La Porta di damasco a Gerusalemme

Gerusalemme: cronache dalla Porta di Damasco ai tempi di Trump

Mondo

di Luciano Assin
La strada che  mi conduce dalla porta di Damasco al monte degli olivi è di breve durata, meno di 10 minuti, giusto il tempo per scambiare due chiacchiere con Hammed, il tassista di oggi.  Sposato, 33 anni e una figlia, ha poco tempo per pensare agli sviluppi del discorso di Trump, le sue preoccupazioni si volgono altrove: la famiglia, il lavoro e la sicurezza economica. Cose pratiche di tutti i giorni, identiche a tutte le latitudini. Ci salutiamo con gli auguri di rito, primi fra tutti salute e lunga vita a tutta la famiglia, a 120 anni è la tipica benedizione ebraica in occasioni del genere.

La Gerusalemme odierna è letteralmente assediata da turisti italiani, il ponte dell’immacolata e i voli low cost fanno sì che la rappresentanza del Bel Paese sia schiacciante in fatto di numeri. A differenza di Giovedì ora i negozi sono aperti, e questo ha ridato alla città vecchia il suo aspetto di sempre: vivace, colorato, cosmopolita e in questo caso rassicurante.

La presenza delle forze dell’ordine è senz’altro maggiore rispetto al normale, ma di fatto si riduce a tre punti strategici, la porta di Damasco, quella dei leoni e l’incontro fra la terza e la quarta stazione della via crucis.

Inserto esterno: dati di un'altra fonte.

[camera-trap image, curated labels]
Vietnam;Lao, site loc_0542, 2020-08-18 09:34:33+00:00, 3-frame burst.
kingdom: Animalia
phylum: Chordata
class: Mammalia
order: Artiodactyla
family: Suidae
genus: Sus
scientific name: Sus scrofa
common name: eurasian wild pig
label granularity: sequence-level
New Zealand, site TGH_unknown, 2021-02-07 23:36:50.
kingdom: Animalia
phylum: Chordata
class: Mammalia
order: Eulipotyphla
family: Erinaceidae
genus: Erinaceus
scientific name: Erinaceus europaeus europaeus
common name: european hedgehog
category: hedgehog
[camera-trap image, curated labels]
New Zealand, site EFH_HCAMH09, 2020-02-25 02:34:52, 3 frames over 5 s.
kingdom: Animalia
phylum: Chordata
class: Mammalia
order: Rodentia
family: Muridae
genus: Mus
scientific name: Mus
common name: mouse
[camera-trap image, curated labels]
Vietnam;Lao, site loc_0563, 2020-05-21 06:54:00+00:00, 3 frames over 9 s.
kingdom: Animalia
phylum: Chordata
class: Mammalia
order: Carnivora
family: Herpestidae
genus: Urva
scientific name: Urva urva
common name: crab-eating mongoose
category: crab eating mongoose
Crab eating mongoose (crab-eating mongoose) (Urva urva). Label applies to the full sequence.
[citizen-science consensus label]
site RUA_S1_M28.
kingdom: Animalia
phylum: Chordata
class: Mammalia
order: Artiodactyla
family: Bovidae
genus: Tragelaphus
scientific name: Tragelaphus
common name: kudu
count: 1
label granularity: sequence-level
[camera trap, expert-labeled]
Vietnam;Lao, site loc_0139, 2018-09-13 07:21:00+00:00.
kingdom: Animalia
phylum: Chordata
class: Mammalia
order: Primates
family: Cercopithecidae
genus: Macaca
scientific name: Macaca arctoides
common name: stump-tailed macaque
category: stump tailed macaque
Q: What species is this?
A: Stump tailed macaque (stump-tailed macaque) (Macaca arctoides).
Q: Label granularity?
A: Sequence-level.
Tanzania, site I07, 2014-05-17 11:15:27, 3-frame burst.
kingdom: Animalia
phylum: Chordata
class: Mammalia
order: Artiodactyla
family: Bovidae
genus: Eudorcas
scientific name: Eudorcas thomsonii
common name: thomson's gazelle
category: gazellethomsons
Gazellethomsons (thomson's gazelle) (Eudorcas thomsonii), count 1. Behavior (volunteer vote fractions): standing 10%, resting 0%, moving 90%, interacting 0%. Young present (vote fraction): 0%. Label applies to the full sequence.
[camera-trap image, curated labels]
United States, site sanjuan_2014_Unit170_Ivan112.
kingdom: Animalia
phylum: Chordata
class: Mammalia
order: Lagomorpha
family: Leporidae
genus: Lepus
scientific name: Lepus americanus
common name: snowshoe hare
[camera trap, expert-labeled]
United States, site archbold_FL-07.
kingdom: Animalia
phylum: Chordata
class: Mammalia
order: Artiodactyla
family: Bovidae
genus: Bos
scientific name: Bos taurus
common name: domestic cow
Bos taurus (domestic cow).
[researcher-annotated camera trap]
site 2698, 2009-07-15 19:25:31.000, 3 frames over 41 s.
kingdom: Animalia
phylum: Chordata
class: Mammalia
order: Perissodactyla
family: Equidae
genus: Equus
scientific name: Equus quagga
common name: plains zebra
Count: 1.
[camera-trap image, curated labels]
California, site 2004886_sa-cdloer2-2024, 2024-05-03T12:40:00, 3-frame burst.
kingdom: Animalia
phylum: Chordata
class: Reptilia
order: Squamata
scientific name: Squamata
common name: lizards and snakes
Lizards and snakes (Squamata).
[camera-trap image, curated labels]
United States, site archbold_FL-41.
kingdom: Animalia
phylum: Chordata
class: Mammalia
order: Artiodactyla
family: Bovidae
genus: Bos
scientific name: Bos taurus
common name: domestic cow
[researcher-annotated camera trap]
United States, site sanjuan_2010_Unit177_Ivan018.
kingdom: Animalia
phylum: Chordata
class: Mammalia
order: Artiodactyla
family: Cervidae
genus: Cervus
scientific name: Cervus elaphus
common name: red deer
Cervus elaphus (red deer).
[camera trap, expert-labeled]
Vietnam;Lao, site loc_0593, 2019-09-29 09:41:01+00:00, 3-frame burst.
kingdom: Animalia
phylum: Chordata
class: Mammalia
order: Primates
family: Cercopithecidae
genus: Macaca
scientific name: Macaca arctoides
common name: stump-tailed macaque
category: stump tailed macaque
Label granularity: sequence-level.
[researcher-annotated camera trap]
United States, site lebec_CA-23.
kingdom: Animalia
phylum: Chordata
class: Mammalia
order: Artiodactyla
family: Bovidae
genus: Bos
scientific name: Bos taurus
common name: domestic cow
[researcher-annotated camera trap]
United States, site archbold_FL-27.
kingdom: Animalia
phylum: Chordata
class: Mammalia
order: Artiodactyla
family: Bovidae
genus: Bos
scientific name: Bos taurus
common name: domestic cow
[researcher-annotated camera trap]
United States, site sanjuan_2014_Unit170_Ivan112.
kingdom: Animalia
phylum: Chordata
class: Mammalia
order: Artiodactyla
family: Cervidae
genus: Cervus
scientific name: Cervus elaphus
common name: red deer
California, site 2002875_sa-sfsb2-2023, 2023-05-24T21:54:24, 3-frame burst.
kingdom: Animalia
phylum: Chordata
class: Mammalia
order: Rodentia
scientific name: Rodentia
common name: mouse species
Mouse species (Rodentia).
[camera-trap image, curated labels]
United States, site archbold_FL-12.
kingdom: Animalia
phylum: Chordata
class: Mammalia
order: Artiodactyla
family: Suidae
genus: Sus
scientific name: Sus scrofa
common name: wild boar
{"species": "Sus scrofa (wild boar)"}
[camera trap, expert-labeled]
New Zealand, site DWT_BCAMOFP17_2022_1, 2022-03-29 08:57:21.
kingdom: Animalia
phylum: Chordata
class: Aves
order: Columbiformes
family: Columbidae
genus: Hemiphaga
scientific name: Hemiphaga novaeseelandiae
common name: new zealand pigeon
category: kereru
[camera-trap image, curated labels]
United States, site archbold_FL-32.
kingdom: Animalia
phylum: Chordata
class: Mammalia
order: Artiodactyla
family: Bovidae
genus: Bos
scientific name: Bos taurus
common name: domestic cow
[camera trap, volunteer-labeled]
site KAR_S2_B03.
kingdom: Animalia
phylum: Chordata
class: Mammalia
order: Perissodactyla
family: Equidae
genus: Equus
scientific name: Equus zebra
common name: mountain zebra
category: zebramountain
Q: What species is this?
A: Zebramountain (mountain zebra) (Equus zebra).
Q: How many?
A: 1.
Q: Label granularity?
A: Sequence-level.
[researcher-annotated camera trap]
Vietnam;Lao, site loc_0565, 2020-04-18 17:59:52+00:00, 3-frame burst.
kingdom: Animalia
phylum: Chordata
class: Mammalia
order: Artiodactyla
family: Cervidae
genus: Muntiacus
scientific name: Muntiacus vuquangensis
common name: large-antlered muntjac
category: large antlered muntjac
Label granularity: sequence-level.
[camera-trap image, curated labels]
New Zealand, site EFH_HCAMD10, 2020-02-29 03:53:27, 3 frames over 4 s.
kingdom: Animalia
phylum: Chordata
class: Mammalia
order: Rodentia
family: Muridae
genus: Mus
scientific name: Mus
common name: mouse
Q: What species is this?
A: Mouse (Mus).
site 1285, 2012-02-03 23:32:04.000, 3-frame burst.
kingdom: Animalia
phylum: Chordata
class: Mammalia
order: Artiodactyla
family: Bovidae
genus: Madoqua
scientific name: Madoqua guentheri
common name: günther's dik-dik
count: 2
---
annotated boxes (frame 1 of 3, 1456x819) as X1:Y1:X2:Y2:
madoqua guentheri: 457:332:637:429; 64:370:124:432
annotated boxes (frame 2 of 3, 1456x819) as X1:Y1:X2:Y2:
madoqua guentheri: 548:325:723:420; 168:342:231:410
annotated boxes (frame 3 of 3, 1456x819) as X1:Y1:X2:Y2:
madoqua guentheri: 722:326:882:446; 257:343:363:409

Tutte postazioni che si trovano all’interno del quartiere musulmano.

L’economia di questo piccolo esempio di  convivenza così fragile ma possibile è basata completamente sul turismo, e non sarei stupito se Abu Mazen e Hanya avessero stretto un tacito patto di non tirare troppo la corda fino alla fine delle festività natalizie.

Intanto dalla striscia di Gaza cominciano a piovere su Israele razzi kassam in maniera sempre più numerosa, si tasta il terreno e le reazioni israeliani per  capire fino a dove possano arrivare i limiti di un governo composto da partiti esclusivamente di destra. E’ notizia di ieri che l’esercito ha scoperto e distrutto un’altra galleria che già si trovava in territorio israeliano e dalla quale sarebbe dovuto uscire un commando palestinese probabilmente intenzionato a colpire uno dei vicini kibbutzim di confine.

Nel frattempo a Gerusalemme c’è stato un primo caso di accoltellamento da parte di un palestinese verso un addetto ai controlli di sicurezza della stazione degli autobus. Un caso isolato o una ripresa dell’intifada dei coltelli? Nessuno può dirlo.

I miei clienti di oggi sono in parte delusi e in parte sorpresi. La Gerusalemme dei Telegiornali è lontana anni luce da quella che si vive in città, d’altro canto un po’ di maretta aggiunge una patina di eroismo a chi ha sfidato il pericolo e ne è uscito vivo. I disordini per il momento sono più lontani e arrivano qui in maniera soffusa. Chi più sorprende per il momento sono gli arabi israeliani che sabato sera hanno bloccato, sia pure per poche ore, una delle arterie principali che conducono al nord del paese bersagliando di sassi le auto in transito.

Il richiamo del muezzin, lo scampanio delle campane e le sommesse preghiere del muro del pianto si fondono in un preludio ancora troppo confuso per intuirne la definitiva sinfonia. Il Talmud ebraico ha stabilito centinaia di anni fa che dopo la distruzione del Santuario di Gerusalemme da parte di Tito, il dono della preveggenza è riservato solo agli stolti, a noi non resta che stare a guardare.